* **Your goal**:
Reproduce the stretch of records from their start through the line containing "Answer: [588,185] →", word for word and with the pictures left out.

* **Supplied information**:
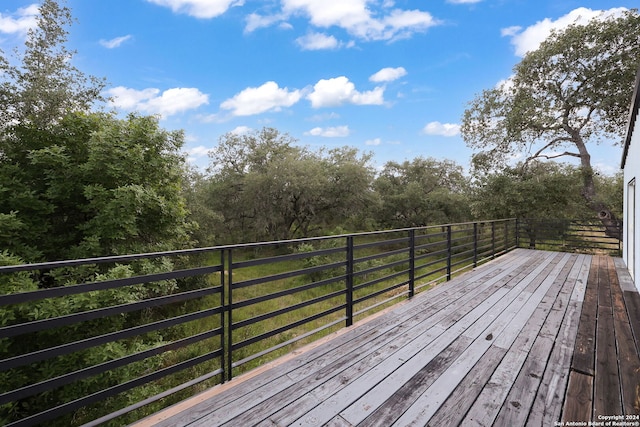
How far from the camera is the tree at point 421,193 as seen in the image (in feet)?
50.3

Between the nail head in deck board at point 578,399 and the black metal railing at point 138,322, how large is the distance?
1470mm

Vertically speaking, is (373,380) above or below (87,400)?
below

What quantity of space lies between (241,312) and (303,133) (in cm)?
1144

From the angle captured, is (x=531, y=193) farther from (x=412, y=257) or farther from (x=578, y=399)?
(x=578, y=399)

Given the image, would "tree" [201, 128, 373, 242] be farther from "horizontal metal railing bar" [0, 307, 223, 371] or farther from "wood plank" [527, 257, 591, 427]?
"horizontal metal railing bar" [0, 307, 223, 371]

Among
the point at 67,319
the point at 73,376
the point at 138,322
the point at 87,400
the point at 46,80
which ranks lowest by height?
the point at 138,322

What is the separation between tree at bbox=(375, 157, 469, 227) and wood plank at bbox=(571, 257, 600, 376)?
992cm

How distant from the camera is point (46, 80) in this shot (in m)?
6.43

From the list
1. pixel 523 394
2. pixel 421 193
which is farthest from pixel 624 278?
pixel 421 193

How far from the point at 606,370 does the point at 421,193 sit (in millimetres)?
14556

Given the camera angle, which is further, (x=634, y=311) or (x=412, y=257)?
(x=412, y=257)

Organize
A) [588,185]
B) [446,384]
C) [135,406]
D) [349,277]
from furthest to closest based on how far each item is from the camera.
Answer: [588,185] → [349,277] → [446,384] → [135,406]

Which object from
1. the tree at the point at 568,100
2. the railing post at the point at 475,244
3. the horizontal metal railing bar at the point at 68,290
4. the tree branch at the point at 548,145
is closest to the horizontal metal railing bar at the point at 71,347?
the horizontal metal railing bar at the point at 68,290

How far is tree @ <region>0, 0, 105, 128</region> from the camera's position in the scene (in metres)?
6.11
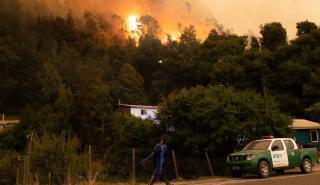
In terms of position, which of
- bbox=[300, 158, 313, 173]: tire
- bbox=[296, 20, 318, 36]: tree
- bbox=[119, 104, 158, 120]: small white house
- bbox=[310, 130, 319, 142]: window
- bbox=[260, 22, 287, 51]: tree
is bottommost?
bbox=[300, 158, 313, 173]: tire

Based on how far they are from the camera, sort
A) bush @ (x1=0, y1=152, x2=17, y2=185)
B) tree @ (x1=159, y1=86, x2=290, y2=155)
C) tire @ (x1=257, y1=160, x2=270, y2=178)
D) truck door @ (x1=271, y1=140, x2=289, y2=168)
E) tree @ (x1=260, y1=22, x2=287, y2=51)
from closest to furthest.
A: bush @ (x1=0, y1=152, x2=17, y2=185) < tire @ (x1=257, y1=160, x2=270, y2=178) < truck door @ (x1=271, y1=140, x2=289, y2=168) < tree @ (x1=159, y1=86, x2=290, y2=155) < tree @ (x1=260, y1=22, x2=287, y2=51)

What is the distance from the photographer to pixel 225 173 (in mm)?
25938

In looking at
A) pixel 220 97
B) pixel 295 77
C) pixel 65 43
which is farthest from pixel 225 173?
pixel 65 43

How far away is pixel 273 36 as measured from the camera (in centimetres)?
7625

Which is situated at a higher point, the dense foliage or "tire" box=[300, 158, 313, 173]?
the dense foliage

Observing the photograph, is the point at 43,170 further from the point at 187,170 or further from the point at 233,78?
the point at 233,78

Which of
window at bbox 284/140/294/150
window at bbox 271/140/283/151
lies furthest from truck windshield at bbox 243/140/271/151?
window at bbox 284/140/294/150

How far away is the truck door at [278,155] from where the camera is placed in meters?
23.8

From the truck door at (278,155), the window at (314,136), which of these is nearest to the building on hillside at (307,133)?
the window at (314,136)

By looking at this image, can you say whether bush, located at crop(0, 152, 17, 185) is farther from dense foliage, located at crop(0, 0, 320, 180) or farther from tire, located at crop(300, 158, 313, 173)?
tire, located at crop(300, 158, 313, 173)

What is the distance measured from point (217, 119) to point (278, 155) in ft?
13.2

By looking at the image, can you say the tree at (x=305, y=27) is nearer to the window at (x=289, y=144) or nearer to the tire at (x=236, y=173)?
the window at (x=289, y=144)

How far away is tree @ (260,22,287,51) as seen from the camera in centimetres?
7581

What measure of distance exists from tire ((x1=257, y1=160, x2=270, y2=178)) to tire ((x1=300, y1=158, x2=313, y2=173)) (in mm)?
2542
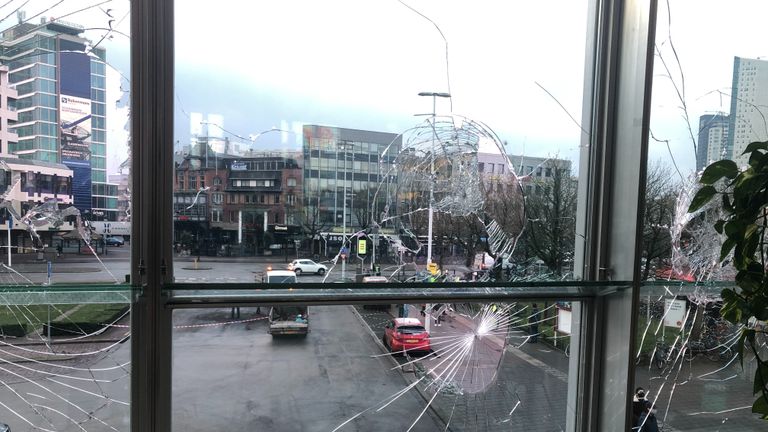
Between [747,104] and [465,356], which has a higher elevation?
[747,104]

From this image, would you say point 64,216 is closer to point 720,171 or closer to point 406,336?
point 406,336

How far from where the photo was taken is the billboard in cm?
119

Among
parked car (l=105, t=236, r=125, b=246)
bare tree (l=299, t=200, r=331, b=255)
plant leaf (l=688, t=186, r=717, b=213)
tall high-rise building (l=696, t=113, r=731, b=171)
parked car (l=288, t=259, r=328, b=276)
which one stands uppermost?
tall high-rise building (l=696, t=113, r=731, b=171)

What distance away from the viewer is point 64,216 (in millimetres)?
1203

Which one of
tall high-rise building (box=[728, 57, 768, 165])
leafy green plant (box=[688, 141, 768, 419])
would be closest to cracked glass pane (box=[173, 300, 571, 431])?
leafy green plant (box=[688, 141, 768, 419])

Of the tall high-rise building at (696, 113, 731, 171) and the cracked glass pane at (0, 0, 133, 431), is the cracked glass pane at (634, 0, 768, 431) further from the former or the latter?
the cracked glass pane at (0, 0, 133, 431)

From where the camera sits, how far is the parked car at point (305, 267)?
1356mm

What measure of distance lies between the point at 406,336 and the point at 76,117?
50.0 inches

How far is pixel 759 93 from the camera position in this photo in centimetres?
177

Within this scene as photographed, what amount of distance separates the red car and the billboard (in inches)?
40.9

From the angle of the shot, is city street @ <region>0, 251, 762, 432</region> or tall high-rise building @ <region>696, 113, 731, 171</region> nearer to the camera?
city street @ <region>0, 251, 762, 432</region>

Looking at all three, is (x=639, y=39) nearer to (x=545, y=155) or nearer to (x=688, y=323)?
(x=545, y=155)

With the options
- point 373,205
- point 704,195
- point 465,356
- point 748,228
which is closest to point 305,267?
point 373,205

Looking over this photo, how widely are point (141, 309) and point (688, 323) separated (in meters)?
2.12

* **Response to the exercise**:
How far from the camera is the tree at point 421,193 as seen in the image (in feet)?
50.3

Between the nail head in deck board at point 578,399 and the black metal railing at point 138,322, how large is the distance?
1470mm

Vertically speaking, is (373,380) above or below (87,400)?
below

What quantity of space lies between (241,312) and (303,133) (in cm)?
1144

From the angle captured, is (x=531, y=193) farther from (x=412, y=257) or farther from (x=578, y=399)?
(x=578, y=399)

Given the image, would "tree" [201, 128, 373, 242] be farther from "horizontal metal railing bar" [0, 307, 223, 371] or farther from "wood plank" [527, 257, 591, 427]?
"horizontal metal railing bar" [0, 307, 223, 371]

Among
the point at 67,319
the point at 73,376
the point at 138,322
the point at 87,400
the point at 46,80
which ranks lowest by height?
the point at 138,322

What is the separation between tree at bbox=(375, 157, 469, 227) and wood plank at bbox=(571, 257, 600, 376)?
992cm

How distant from the camera is point (46, 80) in this shot (in m)?
6.43

From the list
1. pixel 523 394
2. pixel 421 193
which is farthest from pixel 624 278?
pixel 421 193

How far from the point at 606,370 does the point at 421,193 sit (in millimetres)?
14556

Given the camera angle, which is further, (x=634, y=311) or (x=412, y=257)?
(x=412, y=257)

Organize
A) [588,185]
B) [446,384]
C) [135,406]
D) [349,277]
from furthest to closest based on how far each item is from the camera.
Answer: [588,185] → [349,277] → [446,384] → [135,406]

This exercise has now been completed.